Afterlight presents quite a different fusion of visual design, sonic and athletic expression. The greatest similarity is the solo dancer, but it departs from there. Thomasin Gulgec enjoys moving about the wide girth of the stage to the much more solemn piano works of Erik Satie, one of my favorites, and predictably, The Gymnopedies. Here is where the lighting animation of Jan Urbanowski ties things together. Set to an underwater sort of texture, the dancer explores the space between the musical notes of Satie, whose oceanic ambience works quite well with the vibe going on there. If you have seats way back, this is your advantage. At times, there is a displacement effect following the dancer’s every step. Maybe in the future, balcony seats will be at a premium, because the new norm for lighting will be aerial projection.
Carys Staton performs three of the five pieces, appearing with two of the four male dancers that comprise the whole roster. I enjoyed Still, the duet between she and Dickson Mbi quite a lot. Their relationship was tense and disconnected, but perhaps more loving than met the eye. She appeared like a Goddess and was dressed most elegantly in this one. Mbi has his own struggles going on, to which he shows a great deal of grace under fire. Gulgec’s lighting animation is tied rhythmically to the music, which is thumping, noisy, and dynamic. It is basically lines. Lots of lines streaming their way across the stage, to no apparent end.

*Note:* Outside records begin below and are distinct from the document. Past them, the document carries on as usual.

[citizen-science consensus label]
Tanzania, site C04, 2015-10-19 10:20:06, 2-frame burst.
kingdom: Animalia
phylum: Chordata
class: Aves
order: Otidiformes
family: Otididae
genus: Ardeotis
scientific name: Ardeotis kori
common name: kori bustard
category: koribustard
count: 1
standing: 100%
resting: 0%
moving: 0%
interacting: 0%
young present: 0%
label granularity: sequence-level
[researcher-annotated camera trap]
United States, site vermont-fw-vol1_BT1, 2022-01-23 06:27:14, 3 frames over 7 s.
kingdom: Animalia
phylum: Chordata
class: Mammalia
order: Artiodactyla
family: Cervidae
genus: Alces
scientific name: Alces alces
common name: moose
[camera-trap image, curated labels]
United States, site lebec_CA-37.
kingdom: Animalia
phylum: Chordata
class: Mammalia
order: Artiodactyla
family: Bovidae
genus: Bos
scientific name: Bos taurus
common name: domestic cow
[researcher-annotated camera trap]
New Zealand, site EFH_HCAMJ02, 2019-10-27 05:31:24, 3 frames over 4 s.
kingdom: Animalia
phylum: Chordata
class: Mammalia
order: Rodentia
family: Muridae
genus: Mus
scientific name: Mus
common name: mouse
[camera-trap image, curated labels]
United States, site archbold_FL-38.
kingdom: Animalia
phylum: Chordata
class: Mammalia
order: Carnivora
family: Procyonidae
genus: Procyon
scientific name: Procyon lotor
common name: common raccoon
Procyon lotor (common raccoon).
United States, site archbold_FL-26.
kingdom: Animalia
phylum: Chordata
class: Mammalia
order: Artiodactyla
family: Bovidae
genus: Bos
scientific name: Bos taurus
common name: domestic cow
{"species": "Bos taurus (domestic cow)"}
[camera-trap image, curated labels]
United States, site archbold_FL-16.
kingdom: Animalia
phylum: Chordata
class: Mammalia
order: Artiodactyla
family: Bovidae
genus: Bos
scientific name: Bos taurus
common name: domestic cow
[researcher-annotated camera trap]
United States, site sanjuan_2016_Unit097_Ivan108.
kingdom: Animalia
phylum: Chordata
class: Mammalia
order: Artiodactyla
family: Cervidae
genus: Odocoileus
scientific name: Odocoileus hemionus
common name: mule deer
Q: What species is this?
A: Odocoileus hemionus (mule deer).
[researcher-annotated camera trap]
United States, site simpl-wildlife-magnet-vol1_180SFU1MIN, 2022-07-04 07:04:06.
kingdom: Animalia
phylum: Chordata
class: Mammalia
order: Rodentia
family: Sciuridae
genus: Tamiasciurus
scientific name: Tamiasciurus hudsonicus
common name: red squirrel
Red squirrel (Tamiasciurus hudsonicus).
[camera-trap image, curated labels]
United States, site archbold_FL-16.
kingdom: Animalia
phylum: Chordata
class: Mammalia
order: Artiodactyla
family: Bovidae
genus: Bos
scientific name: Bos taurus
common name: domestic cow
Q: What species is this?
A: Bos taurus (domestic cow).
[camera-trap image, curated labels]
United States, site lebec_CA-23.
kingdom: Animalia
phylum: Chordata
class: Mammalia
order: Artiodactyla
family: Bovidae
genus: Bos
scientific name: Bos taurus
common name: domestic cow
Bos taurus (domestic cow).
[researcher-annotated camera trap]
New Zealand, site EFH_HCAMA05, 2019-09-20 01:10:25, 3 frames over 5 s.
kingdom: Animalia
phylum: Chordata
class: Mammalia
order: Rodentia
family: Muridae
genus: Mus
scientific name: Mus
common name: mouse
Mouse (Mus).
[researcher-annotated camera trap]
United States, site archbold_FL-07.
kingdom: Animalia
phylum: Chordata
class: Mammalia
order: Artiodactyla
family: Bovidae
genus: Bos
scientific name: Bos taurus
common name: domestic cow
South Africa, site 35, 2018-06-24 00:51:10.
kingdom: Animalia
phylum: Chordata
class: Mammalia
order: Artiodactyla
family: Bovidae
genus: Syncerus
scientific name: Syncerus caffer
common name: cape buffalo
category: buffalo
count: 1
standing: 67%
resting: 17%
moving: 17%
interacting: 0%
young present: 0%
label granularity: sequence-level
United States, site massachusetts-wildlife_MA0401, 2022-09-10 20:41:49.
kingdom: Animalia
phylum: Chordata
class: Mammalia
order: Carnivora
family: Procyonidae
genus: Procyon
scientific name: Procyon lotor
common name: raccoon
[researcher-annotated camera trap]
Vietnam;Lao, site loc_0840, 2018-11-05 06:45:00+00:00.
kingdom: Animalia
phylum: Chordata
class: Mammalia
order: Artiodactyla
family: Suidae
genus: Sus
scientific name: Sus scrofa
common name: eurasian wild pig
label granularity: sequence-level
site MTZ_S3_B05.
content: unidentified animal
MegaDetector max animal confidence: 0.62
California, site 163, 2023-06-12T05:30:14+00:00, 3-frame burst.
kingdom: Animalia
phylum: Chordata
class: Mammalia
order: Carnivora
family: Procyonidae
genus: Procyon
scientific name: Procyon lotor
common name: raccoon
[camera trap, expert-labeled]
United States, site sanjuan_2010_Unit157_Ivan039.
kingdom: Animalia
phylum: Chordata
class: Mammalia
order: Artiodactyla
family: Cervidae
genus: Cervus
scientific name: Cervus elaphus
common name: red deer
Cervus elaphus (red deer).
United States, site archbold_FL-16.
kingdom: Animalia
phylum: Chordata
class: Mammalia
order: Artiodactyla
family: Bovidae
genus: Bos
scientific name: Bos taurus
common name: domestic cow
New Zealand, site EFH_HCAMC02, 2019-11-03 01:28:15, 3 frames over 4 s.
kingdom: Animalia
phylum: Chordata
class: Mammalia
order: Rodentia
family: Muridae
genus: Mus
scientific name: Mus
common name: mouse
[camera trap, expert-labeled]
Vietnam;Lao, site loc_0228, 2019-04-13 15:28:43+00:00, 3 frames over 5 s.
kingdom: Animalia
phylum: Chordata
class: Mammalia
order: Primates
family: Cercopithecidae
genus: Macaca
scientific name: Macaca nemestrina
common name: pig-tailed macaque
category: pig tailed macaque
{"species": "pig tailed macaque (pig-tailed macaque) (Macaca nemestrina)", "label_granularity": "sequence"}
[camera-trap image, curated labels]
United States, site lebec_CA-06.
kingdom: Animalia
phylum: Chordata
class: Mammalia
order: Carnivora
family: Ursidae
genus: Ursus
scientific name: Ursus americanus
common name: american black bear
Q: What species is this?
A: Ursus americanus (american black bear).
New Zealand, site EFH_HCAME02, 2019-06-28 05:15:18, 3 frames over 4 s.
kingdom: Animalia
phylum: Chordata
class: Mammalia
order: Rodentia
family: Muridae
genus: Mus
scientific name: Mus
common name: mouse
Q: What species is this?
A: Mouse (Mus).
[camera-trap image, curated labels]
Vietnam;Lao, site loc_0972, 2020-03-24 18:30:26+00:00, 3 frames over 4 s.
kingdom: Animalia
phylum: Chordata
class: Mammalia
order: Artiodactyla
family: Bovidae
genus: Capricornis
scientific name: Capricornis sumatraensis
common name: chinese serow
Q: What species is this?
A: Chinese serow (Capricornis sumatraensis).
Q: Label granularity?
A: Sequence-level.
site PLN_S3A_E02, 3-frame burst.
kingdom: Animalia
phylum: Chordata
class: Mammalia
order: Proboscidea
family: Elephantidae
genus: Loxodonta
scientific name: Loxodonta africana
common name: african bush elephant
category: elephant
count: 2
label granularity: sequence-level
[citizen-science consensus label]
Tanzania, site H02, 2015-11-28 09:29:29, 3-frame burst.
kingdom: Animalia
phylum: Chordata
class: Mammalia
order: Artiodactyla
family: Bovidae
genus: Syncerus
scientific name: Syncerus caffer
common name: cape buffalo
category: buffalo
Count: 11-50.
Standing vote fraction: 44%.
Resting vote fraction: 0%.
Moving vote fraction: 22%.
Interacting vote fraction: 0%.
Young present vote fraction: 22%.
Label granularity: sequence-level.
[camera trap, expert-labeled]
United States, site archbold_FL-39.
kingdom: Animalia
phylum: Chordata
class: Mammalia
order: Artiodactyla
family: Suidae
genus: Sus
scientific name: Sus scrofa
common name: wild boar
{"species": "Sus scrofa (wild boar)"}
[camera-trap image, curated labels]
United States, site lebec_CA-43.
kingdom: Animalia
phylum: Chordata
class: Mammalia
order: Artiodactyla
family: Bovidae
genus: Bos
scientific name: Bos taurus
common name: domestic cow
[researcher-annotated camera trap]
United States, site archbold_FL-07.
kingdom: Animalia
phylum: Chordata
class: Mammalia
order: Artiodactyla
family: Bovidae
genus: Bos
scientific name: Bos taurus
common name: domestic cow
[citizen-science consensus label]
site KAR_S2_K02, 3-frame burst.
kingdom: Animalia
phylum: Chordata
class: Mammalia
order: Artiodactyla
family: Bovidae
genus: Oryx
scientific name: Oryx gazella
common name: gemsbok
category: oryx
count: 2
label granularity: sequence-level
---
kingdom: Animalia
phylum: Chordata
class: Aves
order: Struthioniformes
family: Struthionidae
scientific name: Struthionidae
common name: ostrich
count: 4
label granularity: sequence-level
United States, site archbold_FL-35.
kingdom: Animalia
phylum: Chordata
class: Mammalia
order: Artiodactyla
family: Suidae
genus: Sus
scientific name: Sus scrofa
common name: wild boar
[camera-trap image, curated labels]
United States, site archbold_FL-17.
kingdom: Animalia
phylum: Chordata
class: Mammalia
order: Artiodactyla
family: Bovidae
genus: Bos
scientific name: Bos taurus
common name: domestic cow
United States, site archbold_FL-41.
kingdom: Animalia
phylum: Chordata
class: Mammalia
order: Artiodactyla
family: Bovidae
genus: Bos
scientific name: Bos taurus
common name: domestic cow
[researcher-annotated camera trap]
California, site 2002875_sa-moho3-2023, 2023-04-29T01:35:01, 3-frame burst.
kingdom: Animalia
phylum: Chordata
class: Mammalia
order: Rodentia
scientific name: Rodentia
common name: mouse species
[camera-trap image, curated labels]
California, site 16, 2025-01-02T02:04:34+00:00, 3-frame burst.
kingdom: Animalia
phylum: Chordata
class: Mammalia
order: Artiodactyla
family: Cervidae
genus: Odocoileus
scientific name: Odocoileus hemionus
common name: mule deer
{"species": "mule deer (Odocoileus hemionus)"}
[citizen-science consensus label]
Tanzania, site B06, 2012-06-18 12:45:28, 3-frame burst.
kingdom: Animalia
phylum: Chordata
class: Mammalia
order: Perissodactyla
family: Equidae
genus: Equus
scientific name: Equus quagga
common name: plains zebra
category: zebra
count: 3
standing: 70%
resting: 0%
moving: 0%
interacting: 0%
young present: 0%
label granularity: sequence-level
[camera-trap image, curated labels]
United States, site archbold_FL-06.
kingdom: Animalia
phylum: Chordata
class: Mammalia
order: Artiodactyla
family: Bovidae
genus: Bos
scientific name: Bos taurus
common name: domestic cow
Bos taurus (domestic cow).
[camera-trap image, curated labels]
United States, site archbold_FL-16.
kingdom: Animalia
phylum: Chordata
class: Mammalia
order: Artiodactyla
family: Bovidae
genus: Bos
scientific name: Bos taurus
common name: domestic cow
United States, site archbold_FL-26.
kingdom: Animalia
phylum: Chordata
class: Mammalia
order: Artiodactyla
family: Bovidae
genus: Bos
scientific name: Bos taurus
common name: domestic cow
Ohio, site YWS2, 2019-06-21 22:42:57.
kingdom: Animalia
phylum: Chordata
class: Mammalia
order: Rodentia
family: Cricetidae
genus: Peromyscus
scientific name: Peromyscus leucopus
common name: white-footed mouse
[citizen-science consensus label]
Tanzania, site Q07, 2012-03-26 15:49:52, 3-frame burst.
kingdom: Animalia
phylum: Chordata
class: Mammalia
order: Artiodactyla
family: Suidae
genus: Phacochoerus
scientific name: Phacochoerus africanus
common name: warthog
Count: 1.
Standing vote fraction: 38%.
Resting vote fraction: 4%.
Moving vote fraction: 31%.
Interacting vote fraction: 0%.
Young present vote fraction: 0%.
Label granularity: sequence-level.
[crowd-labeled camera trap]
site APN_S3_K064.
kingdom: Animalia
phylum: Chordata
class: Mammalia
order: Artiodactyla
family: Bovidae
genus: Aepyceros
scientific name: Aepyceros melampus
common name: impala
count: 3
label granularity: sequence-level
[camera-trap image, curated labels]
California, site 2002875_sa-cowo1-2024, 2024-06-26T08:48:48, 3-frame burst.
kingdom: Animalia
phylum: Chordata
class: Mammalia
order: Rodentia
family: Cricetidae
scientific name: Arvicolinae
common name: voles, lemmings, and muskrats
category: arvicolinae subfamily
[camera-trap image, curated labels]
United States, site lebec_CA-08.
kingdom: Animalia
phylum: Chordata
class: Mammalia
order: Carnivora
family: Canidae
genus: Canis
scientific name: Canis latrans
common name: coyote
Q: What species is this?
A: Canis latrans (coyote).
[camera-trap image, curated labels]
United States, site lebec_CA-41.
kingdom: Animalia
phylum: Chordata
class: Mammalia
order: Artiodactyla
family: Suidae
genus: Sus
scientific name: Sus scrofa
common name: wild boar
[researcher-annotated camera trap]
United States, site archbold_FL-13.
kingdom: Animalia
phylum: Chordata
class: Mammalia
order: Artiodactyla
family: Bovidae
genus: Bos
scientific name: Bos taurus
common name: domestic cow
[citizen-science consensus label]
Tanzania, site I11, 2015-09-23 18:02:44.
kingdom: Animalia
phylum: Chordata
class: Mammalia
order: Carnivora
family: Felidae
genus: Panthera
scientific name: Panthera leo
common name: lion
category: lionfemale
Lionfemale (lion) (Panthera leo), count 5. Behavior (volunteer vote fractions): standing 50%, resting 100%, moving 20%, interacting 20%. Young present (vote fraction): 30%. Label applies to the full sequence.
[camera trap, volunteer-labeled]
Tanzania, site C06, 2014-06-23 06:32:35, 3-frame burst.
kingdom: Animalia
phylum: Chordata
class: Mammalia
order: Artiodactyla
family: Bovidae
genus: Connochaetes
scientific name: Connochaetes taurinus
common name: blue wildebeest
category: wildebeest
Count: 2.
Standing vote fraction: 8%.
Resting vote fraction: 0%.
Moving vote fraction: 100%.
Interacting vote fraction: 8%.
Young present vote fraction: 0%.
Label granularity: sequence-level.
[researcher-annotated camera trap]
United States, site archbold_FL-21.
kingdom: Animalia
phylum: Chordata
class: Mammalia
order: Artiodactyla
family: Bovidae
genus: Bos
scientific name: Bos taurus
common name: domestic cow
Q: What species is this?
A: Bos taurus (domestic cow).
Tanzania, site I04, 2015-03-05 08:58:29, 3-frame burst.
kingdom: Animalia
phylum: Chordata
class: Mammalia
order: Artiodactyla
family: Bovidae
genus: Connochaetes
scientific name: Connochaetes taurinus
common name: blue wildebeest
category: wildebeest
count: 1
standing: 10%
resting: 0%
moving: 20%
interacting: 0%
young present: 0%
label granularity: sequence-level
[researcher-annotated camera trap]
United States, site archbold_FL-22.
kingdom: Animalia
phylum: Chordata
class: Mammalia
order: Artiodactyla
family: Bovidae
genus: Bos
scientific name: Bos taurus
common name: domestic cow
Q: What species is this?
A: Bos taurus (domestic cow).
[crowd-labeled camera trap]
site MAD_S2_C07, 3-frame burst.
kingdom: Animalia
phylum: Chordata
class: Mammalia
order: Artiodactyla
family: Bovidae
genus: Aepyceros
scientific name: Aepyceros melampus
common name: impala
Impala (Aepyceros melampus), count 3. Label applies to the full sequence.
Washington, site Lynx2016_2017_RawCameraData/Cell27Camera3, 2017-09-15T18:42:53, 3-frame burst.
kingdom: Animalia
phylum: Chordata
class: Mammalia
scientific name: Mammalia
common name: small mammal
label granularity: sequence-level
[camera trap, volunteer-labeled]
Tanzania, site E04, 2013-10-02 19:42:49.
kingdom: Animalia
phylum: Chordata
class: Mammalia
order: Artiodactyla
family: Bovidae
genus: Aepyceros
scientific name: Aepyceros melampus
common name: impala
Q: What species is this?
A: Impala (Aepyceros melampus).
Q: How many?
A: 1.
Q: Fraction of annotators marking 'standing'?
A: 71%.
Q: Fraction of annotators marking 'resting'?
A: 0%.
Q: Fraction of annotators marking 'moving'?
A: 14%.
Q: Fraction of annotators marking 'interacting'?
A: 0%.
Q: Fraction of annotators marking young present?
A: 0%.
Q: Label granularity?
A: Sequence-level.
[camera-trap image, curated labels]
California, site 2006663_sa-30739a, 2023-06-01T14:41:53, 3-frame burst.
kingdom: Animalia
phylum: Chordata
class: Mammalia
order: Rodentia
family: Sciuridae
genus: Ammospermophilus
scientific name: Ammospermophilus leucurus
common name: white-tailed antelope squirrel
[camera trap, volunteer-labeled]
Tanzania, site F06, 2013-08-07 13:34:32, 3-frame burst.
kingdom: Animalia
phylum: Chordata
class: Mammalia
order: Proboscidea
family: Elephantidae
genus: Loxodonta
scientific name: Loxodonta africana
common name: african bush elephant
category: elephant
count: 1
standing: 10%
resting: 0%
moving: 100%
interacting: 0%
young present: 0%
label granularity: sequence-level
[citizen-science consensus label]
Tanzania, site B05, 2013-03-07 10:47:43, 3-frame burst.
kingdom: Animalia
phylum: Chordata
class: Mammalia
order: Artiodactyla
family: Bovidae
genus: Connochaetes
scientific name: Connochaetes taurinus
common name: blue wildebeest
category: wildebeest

The finale and title piece, Still Current features Staton with Marlon Dino . They work out something romantic with virtuosic, but sort of desperate and anxious. This again features the lighting animation of Gulgec. It feels like choreography and lighting both worked a stronger narrative and landscape in to the sound. Musically, this became a bit abrasive and intense, again industrial with driving rhythm. I wonder if I was alone in thinking about Terminator style drone wars, this techno-dystopia where you can trust no one, and so their love, their teamwork is challenged. Because they move interdependently, Staton carried and flying about, clinging to him and loving it, yet occasionally questioning one another’s trustworthiness.
What characterizes this presentation of Russell Maliphant is an industrial, foot-tapping music collection with a unique display of lighting techniques that come across like a study of technical ideas applied to contemporary ballet, performed by very athletic, young and beautiful dancers. For something with a long list of collaborators presenting a series of shorts, it ties together pretty well in to a cohesive full-length program. Perhaps not with narrative, moral notions or deep emotional triggers even, but as a fantastic technical exercise to convey those things in new ways. Like anything experimental, it weighs in technically but doesn’t penetrate the core of Being.